[Begin DATASET]

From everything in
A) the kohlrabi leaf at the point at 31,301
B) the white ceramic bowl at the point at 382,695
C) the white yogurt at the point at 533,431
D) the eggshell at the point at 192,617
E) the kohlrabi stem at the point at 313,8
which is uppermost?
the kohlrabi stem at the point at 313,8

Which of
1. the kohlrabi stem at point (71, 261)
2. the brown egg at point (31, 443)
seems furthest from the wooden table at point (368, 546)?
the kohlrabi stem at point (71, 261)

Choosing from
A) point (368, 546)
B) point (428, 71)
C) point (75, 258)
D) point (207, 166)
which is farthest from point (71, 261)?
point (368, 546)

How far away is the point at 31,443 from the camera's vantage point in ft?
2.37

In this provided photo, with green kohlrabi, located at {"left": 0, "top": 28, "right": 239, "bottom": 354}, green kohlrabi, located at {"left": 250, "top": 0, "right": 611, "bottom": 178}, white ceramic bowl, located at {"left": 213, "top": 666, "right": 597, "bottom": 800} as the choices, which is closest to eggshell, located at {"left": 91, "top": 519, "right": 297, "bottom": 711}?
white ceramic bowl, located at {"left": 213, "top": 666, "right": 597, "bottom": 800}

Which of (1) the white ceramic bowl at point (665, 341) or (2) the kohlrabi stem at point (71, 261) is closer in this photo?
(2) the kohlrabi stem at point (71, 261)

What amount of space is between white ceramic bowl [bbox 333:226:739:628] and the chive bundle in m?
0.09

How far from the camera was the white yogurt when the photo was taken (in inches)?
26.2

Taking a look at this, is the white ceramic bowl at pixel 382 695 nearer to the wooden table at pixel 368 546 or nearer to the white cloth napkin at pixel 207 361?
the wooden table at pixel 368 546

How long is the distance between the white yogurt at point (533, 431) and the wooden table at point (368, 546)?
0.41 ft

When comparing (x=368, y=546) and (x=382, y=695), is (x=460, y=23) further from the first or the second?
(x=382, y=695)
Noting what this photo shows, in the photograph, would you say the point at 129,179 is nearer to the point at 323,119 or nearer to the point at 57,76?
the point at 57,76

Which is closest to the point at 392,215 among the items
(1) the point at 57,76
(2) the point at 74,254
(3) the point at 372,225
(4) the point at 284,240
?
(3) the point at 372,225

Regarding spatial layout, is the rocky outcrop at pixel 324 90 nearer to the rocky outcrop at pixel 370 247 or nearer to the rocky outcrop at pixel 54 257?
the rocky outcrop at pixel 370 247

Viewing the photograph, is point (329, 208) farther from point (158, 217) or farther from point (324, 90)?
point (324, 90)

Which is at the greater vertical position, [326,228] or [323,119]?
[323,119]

[End DATASET]

▸ WHAT THIS TASK INVOLVES: Can you arrange the lines of the rows, from the line containing "Which of (1)" through the end of the rows, as a Markdown table with the columns No. and Line? Leave out blank lines.

▸ CORRECT RESULT:
| No. | Line |
|---|---|
| 1 | Which of (1) the white ceramic bowl at point (665, 341) or (2) the kohlrabi stem at point (71, 261) is closer in this photo? |
| 2 | (2) the kohlrabi stem at point (71, 261) |
| 3 | What amount of space is between white ceramic bowl [bbox 333:226:739:628] and the chive bundle in m? |
| 4 | 0.09 |
| 5 | How far from the camera was the white yogurt when the photo was taken (in inches)? |
| 6 | 26.2 |
| 7 | Taking a look at this, is the white ceramic bowl at pixel 382 695 nearer to the wooden table at pixel 368 546 or nearer to the white cloth napkin at pixel 207 361? |
| 8 | the wooden table at pixel 368 546 |
| 9 | How long is the distance between the white yogurt at point (533, 431) and the wooden table at point (368, 546)? |
| 10 | 0.41 ft |
| 11 | When comparing (x=368, y=546) and (x=382, y=695), is (x=460, y=23) further from the first or the second? |
| 12 | (x=382, y=695) |
| 13 | Noting what this photo shows, in the photograph, would you say the point at 129,179 is nearer to the point at 323,119 or nearer to the point at 57,76? |
| 14 | the point at 57,76 |
| 15 | Which is closest to the point at 392,215 among the items |
| 16 | (1) the point at 57,76 |
| 17 | (2) the point at 74,254 |
| 18 | (3) the point at 372,225 |
| 19 | (4) the point at 284,240 |
| 20 | ? |
| 21 | (3) the point at 372,225 |
| 22 | Regarding spatial layout, is the rocky outcrop at pixel 324 90 nearer to the rocky outcrop at pixel 370 247 or nearer to the rocky outcrop at pixel 54 257? |
| 23 | the rocky outcrop at pixel 370 247 |
| 24 | Viewing the photograph, is point (329, 208) farther from point (158, 217) or farther from point (324, 90)? |
| 25 | point (324, 90) |
| 26 | Which is at the greater vertical position, [326,228] or [323,119]? |
| 27 | [323,119] |